Sunday, January 28, 2007

Consumer Reports Does Fragrance

Breathing perfume makes me sick--literally, instantly, and routinely. I'm sure I could discuss the subject rationally with fragrance wearers, if they were just amenable to a simple preliminary procedure. "I'll take the mask off in a minute," I'd say. "Hold onto your chairs there, sir, madam." A quick rinse with the old fire hose and let's chat. Oh, yes, I suppose my imagined interlocutors might be more receptive to a familiar, unbiased source of information--and not complain if it was a little dry. I recently ran across just the thing.

On Friday AOL published a Consumer Reports article on the safety of cosmetics. The piece outlines the appalling lack of safety regulation in general, but focuses on a potentially dangerous class of chemicals called phthalates (THAL-ates). These compounds are contained in all manner of products, including perfume and anything with "fragrance" listed as an ingredient. Consumer Reports found phthalates in all of the eight perfumes they analyzed, although none of the labels listed them. This lack of disclosure isn't surprising, as it's not required. However, several companies were revealed to have made false claims either about whether they use phthalates at all or about which ones they use. And, you bet, the fibbers' names were named, specifically Estee Lauder, Clinique, Aveda, Liz Claiborne, and, for shame, Aubrey Organics.
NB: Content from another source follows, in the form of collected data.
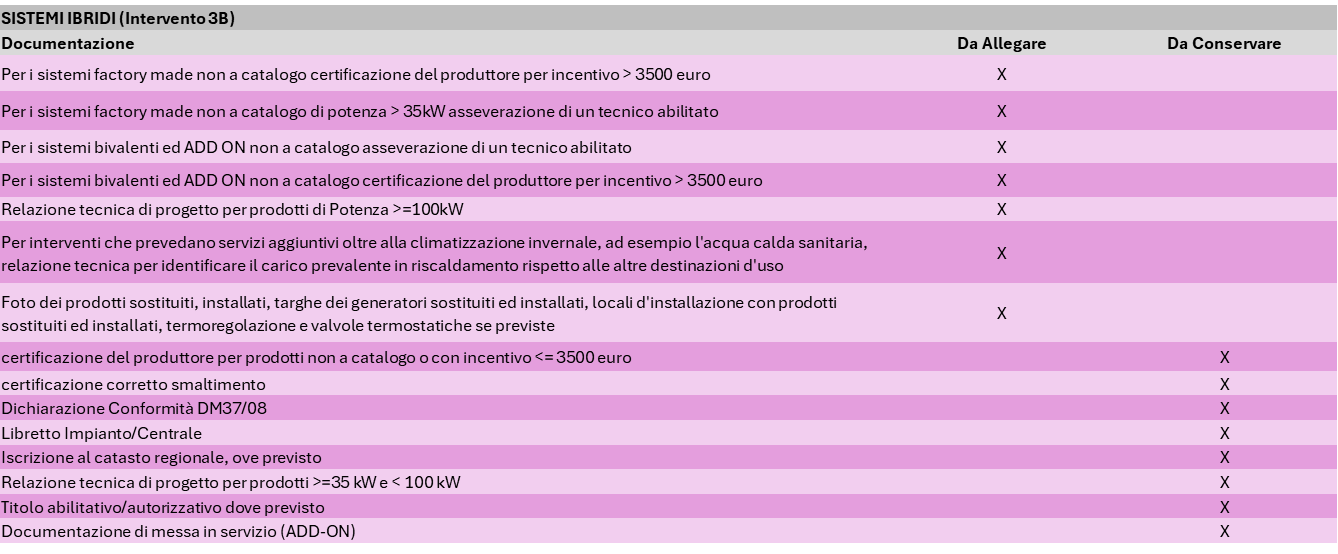 SISTEMI IBRIDI (Intervento 3B)

| Documentazione | Da Allegare | Da Conservare |
|---|---|---|
| Per i sistemi factory made non a catalogo certificazione del produttore per incentivo > 3500 euro | X | |
| Per i sistemi factory made non a catalogo di potenza > 35kW asseverazione di un tecnico abilitato | X | |
| Per i sistemi bivalenti ed ADD ON non a catalogo asseverazione di un tecnico abilitato | X | |
| Per i sistemi bivalenti ed ADD ON non a catalogo certificazione del produttore per incentivo > 3500 euro | X | |
| Relazione tecnica di progetto per prodotti di Potenza >=100kW | X | |
| Per interventi che prevedano servizi aggiuntivi oltre alla climatizzazione invernale, ad esempio l'acqua calda sanitaria, relazione tecnica per identificare il carico prevalente in riscaldamento rispetto alle altre destinazioni d'uso | X | |
| Foto dei prodotti sostituiti, installati, targhe dei generatori sostituiti ed installati, locali d'installazione con prodotti sostituiti ed installati, termoregolazione e valvole termostatiche se previste | X | |
| certificazione del produttore per prodotti non a catalogo o con incentivo <= 3500 euro | | X |
| certificazione corretto smaltimento | | X |
| Dichiarazione Conformità DM37/08 | | X |
| Libretto Impianto/Centrale | | X |
| Iscrizione al catasto regionale, ove previsto | | X |
| Relazione tecnica di progetto per prodotti >=35 kW e < 100 kW | | X |
| Titolo abilitativo/autorizzativo dove previsto | | X |
| Documentazione di messa in servizio (ADD-ON) | | X |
Phthalates are known to cause cancer and liver injury in animals and to cause reproductive and developmental abnormalities in people. They are often used to make other fragrance chemicals linger--I swear, sometimes for years. They are banned in Europe, where regulation is more stringent. Consider that only eight cosmetic ingredients are prohibited in the U.S., while more than 1,000 are forbidden by the E.U. (Not that the Consumer Reports testing suggested that the European law was being followed.) On our side of the Atlantic, "The industry essentially regulates itself," states the article.

So what is our take-home message? Even if you don't have Multiple Chemical Sensitivities, buy fragrance-free products from eco-groovy alternative companies. (Or be on guard for a bracing spritz.)